Since the characters and story are complete non-starters and the film is stylistically dull, all BlacKkKlansman has to fall back on are its message and themes. Messages and themes that have absolutely no nuance or depth to them. All I gleaned from the film’s themes were, “Racism is bad and it’s still around to this day.” That’s it. The thing is, Spike Lee, we know racism is bad. Are there still racist people out there in our country? Absolutely, but saying “racism is bad and still around,” doesn’t accomplish anything. It’s a completely empty statement that points out a problem without any suggestion for a solution. It’s just a bunch of radical political ideas from both sides being presented at their very face values, with no nuance or really any opportunity for discussion or thought. The KKK members are all portrayed as cartoonishly racist, one scene having them hooting and hollering during a screening of D.W. Griffith’s The Birth of a Nation. As one of my favorite documentaries, Accidental Courtesy, showed, these people are racist for a reason. Lee never explains any of those reasons. Just, “Look at how racist these people are!” There’s no nuance to be found. 
 
Any semblance of subtlety is completely thrown out the window at the end, where Lee breaks the narrative of the film to show real footage of the 2017 Charlottesville Unite the Right Rally, including the footage of the car attack that killed somebody.
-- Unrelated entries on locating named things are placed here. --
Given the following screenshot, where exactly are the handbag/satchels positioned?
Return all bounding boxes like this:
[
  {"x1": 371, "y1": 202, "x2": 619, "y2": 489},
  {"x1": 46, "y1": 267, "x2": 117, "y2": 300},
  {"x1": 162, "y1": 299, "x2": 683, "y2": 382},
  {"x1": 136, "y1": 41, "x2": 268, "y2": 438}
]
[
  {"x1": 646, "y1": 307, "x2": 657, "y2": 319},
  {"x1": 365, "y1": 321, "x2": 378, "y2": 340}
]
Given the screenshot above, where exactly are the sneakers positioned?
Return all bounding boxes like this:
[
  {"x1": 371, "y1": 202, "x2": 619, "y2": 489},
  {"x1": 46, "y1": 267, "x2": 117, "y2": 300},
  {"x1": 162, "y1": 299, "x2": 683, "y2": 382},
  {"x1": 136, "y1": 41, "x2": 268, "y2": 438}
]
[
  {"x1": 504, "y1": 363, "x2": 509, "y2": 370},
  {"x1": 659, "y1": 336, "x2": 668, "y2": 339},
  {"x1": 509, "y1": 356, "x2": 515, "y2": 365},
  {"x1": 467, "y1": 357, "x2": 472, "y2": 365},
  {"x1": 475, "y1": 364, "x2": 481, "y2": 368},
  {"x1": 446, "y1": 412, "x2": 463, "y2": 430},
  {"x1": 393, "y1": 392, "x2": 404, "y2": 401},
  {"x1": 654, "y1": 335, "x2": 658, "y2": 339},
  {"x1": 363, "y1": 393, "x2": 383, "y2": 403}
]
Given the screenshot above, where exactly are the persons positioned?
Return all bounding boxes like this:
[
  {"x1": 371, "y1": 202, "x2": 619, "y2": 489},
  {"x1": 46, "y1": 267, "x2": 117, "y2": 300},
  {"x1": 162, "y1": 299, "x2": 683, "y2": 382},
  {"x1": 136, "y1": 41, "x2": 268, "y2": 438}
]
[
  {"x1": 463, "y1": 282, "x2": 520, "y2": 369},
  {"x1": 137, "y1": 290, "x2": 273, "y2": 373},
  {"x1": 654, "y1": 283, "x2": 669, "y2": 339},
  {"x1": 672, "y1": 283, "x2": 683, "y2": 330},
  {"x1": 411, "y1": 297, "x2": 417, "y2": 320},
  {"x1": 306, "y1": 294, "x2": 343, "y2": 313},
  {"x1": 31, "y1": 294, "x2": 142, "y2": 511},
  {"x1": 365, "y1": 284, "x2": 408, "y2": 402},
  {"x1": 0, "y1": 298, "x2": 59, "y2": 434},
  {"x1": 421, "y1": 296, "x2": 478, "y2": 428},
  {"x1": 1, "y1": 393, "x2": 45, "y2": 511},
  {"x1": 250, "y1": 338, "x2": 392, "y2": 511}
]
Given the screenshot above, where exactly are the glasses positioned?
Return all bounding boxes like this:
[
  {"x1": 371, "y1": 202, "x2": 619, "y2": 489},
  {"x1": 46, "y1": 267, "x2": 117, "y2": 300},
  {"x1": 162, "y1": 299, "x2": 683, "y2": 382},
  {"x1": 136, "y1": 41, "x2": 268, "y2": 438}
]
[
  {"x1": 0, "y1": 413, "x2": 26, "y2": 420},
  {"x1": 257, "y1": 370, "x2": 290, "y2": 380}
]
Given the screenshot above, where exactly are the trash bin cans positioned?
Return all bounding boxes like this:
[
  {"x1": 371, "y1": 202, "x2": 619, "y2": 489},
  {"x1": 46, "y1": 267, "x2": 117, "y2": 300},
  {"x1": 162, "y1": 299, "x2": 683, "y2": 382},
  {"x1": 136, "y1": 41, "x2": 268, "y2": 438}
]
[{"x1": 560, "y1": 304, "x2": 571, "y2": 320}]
The footage is indeed disturbing and shows how far certain portions of our country still have left to go, but like the rest of the film, it does a lot of talking without really saying anything. It also comes off as incredibly tacky to use real life footage, as it shows Lee didn’t have the confidence that he got his point across. As far as I’m concerned then, that means he failed as a filmmaker here. I can’t really say I was surprised, though. Halfway through the film, when I was bored and unimpressed with the lack of thematic depth, I just thought, “Well, I’m not sure what I was expecting.” It’s certainly a Spike Lee film through and through, which could be a good or bad thing. In this case, it certainly isn’t Do the Right Thing or Inside Man. 
 
But even if you do have a whole lot to say, it’s really means nothing when there’s not an engrossing story or strong characters to keep us engaged. BlacKkKlansman seemed to lack these elements on all fronts. Just like a college student, it’s blunt, in your face, and thinks it’s making an insightful commentary, while really not saying anything at all. Grounded, realistic films about black-white race relations in the United States have become more and more common recently and some of them, like Blindspotting and Get Out, have been phenomenal. This one, however, completely misses the mark.